Los Marinos José, Carvajal

In the sleepy seaside village of Carvajal, two train stops from Fuengirola, Los Marinos José is somewhere seafood lovers (from Spain and abroad) go on pilgrimage to each year. You can end up with a hefty bill here - most seafood is charged by weight, and the grower Champagnes, about half the price on the wine list that they would be at home, are very hard to turn down - but it's a holiday blowout worth allocating budget to.

If being entrusted to pick your own fish, and having a price per 100g makes you anxious, there's enough on the menu at a set price to ensure you avoid bill anxiety at the end. Late spring/early summer is tuna season, and the tuna tartar and tuna 'rib-eye', fresh off the boat from Cadiz, will probably be the best versions of the oily fish you've ever tasted. The massive, bright red Carabineros (gambas rojas) are around €24 each, but you only live once. Bookings are essential but you can usually get them the same week.

Bodega Charolais, Fuengirola

We spent many years lamenting the lack of a go-to restaurant in tourist-thronged Fuengirola, until we found Bodega Charolais - the only restaurant in the town listed in the Michelin Guide. Everything about this place is pure joy - the large sun-trap terrace where everyone wants to sit, the cheerful staff (bring your baby along for free kisses), the modern take on Spanish food, the fact you can simply order red or white wine by the glass knowing what you get will be a world away from house wine everywhere else - it's somewhere you'll obsess about once you're home.

A lot of plates come in racions or half-racions, but you'll want a large plate of the Cantabrian anchovies with tomato, avocado and spicy olive oil, the Russian salad, and the aubergines with honey (more like treacle). We're also dedicated fans of the pluma iberico with potato 'risotto' and chestnut, and the whole stuffed Spider Crab, and sherry nuts will swoon at the by the glass selection here. Bookings are essential, and specify if you want outside. If you show up at 8pm don't be surprised to see the place empty with a "reservado" sign on every table. Things don't kick off in here until after 9pm, when the Spaniards come out to play. It's also a great place for a long, lazy lunch.

Café Costa del Sol, Fuengirola

Spanish breakfasts mean one of two things to us - churros con chocolate or pan con tomate y jamón, and we've finally found a go-to place for both.
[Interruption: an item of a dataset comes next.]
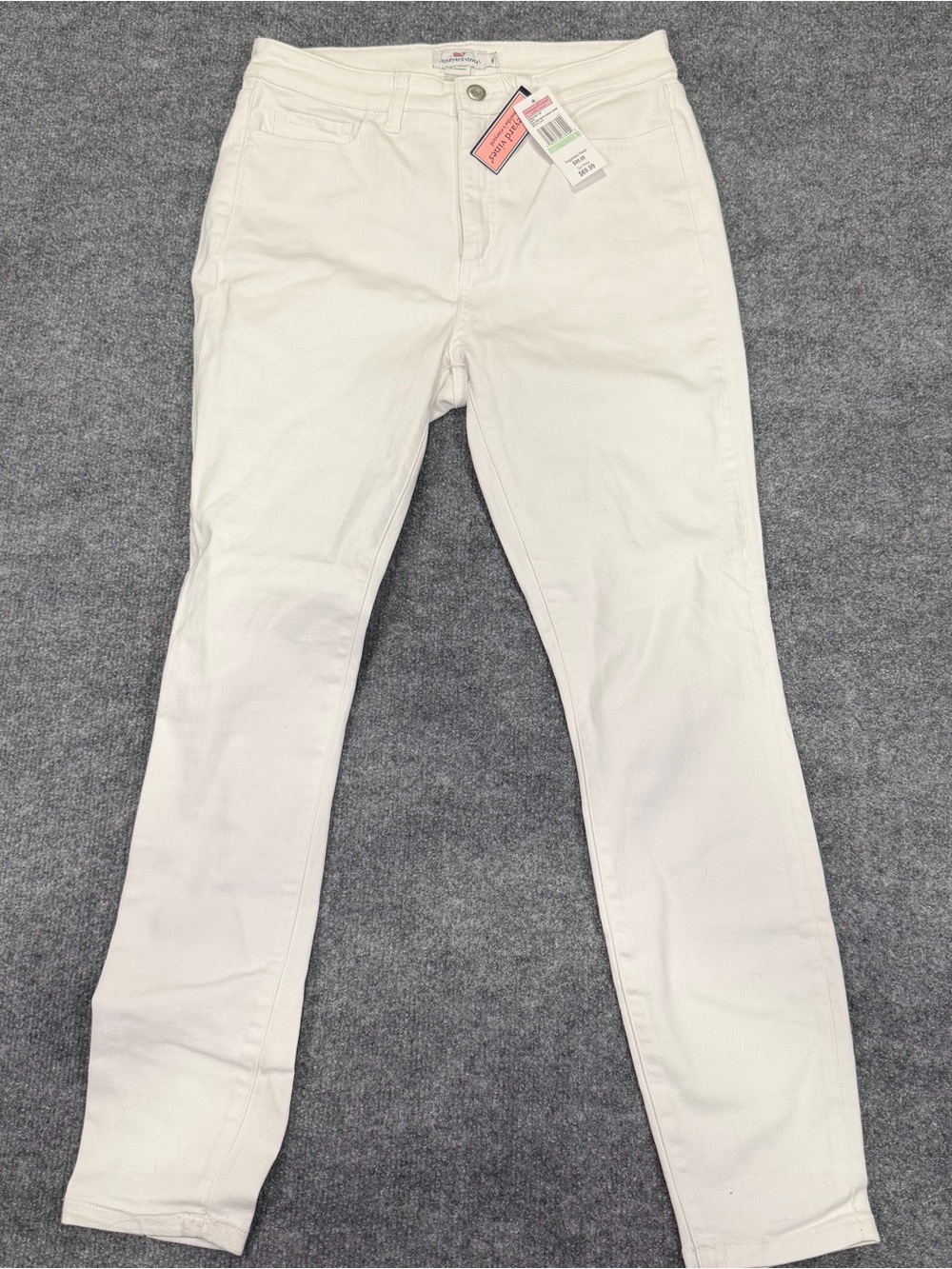 Vineyard Vines Women's Skinny Jeans in Off-White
Café Costa del Sol does the best homemade churros, and the thickest, velvetiest chocolate for miles around, and it's packed with locals from first thing in the morning until late at night.
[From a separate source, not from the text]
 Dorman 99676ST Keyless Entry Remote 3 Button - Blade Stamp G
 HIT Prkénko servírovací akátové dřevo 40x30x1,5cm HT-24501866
The bread roll with tomato, jamón, excellent olive oil and plenty of salt is another grade A start to the day, but a surprising recent discovery (thanks Google reviews) has been the 'Mechuga' sandwich (meatloaf), which is more like braised, marinated beef than some kind of congealed meat slice, with peppers and mayonnaise. Excellenté. Coffee is good and while staff aren't falling over to help they're very efficient. Your bill will be embarrassingly low.